Re: Great Block Diagram

The L1 caches are per core, so the M1 Pro has eight of them. L2 cache is per group of four cores, so M1 Pro with 2x4 cores has twice as much.

Plus there is a cache between RAM and processor shared by CPUs and GPUs.

M2 Ultra chip lands in 'cheese grater' Mac Pro to displace Apple's last Intel holdout

gnasher729 Silver badge

Re: Falling

I'm quite sure I've heard that before - "once everyone has bought an iPhone 3 they won't sell any more" and so on.

India official fined after draining reservoir to recover phone

gnasher729 Silver badge

Re: fine

Google tells me that southwestwater (whoever that is) had a variable charge of just under £2.00 per 1000 liters, so that would be about 8,000 pound.
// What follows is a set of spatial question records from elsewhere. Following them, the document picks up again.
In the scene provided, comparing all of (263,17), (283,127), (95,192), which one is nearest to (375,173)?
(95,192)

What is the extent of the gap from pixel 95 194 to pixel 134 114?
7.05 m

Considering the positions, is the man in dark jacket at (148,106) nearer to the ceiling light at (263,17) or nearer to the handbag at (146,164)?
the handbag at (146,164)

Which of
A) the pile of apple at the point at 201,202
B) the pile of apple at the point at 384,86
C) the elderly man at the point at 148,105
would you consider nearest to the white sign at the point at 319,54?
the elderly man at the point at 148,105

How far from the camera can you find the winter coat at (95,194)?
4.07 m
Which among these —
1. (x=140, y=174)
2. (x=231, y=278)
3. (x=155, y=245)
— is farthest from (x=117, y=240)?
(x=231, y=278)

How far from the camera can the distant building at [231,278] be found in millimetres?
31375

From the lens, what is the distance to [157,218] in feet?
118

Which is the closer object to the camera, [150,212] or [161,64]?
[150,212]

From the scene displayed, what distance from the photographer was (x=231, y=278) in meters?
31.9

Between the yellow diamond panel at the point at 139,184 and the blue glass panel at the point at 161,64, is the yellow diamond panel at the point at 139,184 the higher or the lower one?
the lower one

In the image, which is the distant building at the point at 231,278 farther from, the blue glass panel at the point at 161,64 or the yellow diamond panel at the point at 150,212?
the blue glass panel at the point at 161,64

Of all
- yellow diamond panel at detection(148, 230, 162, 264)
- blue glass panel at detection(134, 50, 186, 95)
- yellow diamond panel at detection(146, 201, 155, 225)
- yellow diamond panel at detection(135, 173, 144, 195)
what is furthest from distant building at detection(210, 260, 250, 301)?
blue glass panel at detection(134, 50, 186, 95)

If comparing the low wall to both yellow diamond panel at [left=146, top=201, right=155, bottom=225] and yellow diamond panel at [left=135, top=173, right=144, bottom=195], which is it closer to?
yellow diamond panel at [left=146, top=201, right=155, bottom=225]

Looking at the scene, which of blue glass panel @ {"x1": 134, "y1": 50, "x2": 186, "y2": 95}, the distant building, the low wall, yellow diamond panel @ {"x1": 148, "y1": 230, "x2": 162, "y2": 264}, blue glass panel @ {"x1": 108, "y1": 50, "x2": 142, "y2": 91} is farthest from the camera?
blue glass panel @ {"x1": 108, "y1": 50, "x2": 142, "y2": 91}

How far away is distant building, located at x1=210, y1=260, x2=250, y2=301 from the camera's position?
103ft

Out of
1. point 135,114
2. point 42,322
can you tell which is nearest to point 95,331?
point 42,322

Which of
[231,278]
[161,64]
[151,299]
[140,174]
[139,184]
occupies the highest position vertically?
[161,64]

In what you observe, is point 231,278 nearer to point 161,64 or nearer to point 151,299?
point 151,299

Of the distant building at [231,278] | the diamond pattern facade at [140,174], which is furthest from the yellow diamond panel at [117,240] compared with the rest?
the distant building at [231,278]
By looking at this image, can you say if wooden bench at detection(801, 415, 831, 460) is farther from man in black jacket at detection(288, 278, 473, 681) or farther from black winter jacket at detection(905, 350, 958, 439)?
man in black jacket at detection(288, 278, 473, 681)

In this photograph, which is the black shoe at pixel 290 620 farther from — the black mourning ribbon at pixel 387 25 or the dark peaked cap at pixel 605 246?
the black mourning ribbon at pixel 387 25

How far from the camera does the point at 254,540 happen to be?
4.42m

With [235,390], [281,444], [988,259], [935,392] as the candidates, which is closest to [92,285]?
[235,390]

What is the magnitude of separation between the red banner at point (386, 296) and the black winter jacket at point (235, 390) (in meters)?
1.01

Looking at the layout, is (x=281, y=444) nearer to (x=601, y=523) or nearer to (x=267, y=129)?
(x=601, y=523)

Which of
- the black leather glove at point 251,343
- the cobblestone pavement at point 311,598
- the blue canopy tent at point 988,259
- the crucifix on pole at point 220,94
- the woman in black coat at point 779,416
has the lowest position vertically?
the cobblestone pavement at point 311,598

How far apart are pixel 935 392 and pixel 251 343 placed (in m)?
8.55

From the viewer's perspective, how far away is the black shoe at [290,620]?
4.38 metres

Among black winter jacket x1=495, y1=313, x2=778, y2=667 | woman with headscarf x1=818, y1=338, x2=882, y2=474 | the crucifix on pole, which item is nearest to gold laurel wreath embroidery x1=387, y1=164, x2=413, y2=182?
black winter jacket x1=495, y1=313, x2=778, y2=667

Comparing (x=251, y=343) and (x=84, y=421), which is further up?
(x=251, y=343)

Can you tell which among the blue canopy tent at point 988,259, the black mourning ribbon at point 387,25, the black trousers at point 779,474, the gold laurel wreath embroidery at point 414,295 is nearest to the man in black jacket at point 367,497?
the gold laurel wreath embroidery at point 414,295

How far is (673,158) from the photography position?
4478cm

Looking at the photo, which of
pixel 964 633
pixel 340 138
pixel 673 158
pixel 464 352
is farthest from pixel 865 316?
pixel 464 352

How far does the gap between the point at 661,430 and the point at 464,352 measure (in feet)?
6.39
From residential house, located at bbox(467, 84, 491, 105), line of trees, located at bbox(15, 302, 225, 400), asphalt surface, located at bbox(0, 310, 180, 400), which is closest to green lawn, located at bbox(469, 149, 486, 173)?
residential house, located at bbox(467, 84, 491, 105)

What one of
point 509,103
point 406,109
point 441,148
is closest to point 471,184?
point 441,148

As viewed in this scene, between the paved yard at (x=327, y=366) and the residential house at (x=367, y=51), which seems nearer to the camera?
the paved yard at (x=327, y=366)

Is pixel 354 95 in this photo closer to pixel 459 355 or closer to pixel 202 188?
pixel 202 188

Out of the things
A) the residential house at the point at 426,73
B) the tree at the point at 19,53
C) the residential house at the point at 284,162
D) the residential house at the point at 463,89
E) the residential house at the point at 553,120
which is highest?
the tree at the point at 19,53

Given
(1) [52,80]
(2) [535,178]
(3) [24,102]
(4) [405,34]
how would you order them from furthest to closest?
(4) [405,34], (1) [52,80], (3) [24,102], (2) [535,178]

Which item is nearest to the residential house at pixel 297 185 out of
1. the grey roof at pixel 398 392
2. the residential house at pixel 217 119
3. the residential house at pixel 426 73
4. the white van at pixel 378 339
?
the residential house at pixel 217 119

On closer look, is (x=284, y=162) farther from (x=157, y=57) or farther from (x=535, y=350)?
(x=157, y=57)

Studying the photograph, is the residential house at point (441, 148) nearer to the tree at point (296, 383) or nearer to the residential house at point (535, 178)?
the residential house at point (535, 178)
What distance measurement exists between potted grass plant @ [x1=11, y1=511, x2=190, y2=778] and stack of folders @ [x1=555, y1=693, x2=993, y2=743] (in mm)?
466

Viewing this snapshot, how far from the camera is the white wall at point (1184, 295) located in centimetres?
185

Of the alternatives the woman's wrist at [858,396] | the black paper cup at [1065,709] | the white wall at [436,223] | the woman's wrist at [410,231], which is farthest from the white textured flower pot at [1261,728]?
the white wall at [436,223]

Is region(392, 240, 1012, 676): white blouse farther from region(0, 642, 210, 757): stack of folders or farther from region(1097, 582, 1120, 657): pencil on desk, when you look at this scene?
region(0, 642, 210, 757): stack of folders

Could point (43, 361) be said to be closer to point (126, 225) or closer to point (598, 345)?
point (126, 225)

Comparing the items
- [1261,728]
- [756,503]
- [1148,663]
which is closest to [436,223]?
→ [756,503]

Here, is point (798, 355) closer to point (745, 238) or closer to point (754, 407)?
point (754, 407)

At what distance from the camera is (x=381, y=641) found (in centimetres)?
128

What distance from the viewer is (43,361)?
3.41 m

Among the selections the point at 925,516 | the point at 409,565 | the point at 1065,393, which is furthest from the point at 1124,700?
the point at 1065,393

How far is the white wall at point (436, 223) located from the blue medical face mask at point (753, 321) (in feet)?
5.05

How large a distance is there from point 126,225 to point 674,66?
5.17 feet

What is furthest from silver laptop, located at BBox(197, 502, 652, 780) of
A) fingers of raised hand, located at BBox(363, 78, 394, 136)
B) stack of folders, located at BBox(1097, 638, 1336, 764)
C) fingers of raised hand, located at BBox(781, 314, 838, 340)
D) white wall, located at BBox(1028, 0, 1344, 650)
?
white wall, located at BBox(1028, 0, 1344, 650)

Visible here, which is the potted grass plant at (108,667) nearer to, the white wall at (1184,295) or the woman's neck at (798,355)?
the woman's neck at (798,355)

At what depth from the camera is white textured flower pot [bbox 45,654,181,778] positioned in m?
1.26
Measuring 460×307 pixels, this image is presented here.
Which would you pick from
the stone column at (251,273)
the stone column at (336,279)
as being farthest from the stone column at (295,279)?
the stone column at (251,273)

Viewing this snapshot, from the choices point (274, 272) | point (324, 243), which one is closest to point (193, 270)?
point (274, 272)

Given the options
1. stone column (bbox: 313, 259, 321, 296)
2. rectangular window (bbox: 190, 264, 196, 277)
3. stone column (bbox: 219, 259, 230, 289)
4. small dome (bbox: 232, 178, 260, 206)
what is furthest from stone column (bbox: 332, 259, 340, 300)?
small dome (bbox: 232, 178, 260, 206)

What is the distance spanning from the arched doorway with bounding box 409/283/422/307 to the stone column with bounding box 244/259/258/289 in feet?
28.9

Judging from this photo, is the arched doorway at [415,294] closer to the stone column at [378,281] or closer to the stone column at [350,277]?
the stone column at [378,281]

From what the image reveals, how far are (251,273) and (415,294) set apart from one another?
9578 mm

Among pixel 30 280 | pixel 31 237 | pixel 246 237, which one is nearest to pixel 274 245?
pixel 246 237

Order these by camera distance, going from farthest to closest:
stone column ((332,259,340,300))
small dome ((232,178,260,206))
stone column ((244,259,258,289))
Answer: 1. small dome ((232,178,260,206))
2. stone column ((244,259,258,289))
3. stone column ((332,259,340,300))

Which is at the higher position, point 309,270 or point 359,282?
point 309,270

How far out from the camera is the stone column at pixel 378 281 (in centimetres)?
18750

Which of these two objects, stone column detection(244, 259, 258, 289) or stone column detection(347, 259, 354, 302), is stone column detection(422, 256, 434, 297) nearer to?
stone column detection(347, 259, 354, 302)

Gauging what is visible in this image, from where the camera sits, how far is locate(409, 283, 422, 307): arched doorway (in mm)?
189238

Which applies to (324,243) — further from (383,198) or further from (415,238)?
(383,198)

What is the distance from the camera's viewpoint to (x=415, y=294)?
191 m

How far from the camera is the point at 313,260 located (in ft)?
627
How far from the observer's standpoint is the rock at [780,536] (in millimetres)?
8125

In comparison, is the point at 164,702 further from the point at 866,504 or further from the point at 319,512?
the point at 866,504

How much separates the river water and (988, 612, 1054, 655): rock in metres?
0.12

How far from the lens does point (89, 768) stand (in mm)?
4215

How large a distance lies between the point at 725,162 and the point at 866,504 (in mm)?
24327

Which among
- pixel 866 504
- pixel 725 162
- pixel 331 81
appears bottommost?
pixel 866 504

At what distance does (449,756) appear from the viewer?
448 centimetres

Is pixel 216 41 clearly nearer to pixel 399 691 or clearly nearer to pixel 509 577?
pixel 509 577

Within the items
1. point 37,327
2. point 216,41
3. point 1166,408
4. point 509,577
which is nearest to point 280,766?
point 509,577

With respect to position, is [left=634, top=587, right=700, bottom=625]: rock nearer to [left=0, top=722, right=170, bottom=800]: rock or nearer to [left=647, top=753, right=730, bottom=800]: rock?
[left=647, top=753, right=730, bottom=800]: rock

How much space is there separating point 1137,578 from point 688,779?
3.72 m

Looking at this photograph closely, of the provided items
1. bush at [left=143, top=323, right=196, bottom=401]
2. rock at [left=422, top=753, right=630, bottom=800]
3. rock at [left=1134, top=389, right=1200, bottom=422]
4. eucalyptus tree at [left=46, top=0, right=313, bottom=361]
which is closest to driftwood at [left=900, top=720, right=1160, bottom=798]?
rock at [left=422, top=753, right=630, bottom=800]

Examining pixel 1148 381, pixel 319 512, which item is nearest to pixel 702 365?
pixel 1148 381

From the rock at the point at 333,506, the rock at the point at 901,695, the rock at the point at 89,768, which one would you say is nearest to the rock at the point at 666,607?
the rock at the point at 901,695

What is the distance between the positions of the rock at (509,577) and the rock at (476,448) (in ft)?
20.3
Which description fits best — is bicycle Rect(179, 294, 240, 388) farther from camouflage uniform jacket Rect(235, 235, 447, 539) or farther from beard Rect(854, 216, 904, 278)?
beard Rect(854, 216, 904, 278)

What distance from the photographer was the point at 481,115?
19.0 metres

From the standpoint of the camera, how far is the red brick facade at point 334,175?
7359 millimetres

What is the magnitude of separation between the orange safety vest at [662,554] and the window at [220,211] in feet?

Since when did my SSD need water cooling?

gnasher729 Silver badge

i tried to find out through Google how exactly QLC cell SSD drives work. My impression was that the same cells can be used as either fast single bit or slow quad bit cells. So if I get this right, then there is no fixed "fast" memory. If 1.96TB of your 2TB drive are full, then you have 40GB QLC cells remaining which can be used as 10GB fast single bit cells. If 1TB is full, then you have 1000GB QLC cells left that can be used as fast 250GB single bit cells. (The documentation that I found says that the amount of fast memory goes down as your drive fills, which doesn't make sense if it is fixed size).

Interestingly, everyone tells you an "up to" speed but nobody tells you how much data you can write at that speed. So I have no idea if that "up to 3,100 MB/sec" drive slows down to 60MB, and when.

gnasher729 Silver badge

Re: SSHDs aka hybrid drives

Apple used two separate drives. So the logic needed is part of the OS, uses the full power of your computer, instead of being run on a tiny hard drive controller. I think that makes a difference.

Same reason that I wouldn’t trust full disk encryption on a drive, much better to leave all the logic, handling keys etc. to a proper computer.